Un MiddleWare est un logiciel tiers qui crée un réseau d’échange d’informations entre différentes applications. Un moteur API est aussi un MiddleWare mais il ne se limite pas au rôle de « passe-plats », il facilite l’évolutivité de votre SI en standardisant les connexions entre solutions qui deviennent modulaires, il peut aussi embarquer des logiques métiers grâce à son aspect modulaire et il optimise les performances de votre SI en gérant le « temps réel ».

L’œil du CEO
 En schématisant, on peut découper le SI en 3 familles de composants (cf article « Et si on jouait aux legos » ):

  • Des applications génériques qui apportent des fonctionnalités de support : encodage d’adresses postales (#BigUp à la BAN), envoi de mail/SMS, fonctions de connexion (FacebookConnect, Google…), cartographie (GoogleMaps, OpenStreetMap, Mapbox). Ces applications tierces sont utilisées telles quelles, sans paramétrage particulier et ne doivent que dans de très très rares cas être développées sur mesure.
  • Des solutions largement paramétrables qui peuvent s’adapter à votre business mais que vous choisissez de ne pas développer vous-mêmes : les CRMs en sont un parfait exemple, un site web avec un CMS Drupal/Wordpress également, un moteur de règles, un outil de BI.
  • Des briques spécifiques à votre business et vos opérations : elles concentrent la spécificité de votre activité et portent le cœur de votre valeur ajoutée. Ces ilôts applicatifs sont généralement développés sur mesure.

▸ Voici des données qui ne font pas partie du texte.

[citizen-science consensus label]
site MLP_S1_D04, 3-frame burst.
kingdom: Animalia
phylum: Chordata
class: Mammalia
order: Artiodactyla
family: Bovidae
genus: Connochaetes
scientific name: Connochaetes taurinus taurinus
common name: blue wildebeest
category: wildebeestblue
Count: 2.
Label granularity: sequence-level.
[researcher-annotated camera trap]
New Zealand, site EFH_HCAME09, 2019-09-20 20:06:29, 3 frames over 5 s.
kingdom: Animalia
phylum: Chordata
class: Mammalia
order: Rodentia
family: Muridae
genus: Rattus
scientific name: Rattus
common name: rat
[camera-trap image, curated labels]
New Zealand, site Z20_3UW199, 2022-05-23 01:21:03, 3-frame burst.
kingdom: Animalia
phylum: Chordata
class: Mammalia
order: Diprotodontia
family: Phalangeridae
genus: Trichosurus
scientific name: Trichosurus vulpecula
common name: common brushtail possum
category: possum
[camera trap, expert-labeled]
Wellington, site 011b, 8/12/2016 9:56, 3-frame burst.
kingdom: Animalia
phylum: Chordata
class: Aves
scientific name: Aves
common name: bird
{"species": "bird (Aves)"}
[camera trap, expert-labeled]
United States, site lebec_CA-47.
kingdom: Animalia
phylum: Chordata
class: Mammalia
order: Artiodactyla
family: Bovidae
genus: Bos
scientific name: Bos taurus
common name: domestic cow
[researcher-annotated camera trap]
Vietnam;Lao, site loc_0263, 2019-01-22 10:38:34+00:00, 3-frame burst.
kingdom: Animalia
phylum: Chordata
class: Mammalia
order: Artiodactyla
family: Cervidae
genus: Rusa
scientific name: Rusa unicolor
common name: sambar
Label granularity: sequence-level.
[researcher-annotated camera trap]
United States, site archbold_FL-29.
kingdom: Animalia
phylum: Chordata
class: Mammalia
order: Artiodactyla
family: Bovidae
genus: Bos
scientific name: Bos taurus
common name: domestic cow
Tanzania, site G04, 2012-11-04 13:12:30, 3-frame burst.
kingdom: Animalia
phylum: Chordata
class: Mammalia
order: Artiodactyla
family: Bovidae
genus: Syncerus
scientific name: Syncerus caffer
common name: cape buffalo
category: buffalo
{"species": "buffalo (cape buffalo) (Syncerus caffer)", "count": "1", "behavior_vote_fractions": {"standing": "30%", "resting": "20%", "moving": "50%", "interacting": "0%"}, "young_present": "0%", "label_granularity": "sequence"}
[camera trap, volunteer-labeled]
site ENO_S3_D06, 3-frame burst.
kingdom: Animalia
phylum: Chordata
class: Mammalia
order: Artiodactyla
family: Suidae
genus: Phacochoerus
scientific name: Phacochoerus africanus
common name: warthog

Pour interconnecter tout cela, d’une manière pérenne (maintenable et extensible) et en limitant le couplage entre toutes ces solutions, le middleware API fait son apparition. Charge à ce « routeur » de s’adapter à tous les formats d’interconnexion des briques du SI, d’embarquer éventuellement des règles métiers, voire de s’exposer à l’extérieur du SI, si vous-mêmes voulez proposer votre business en SaaS.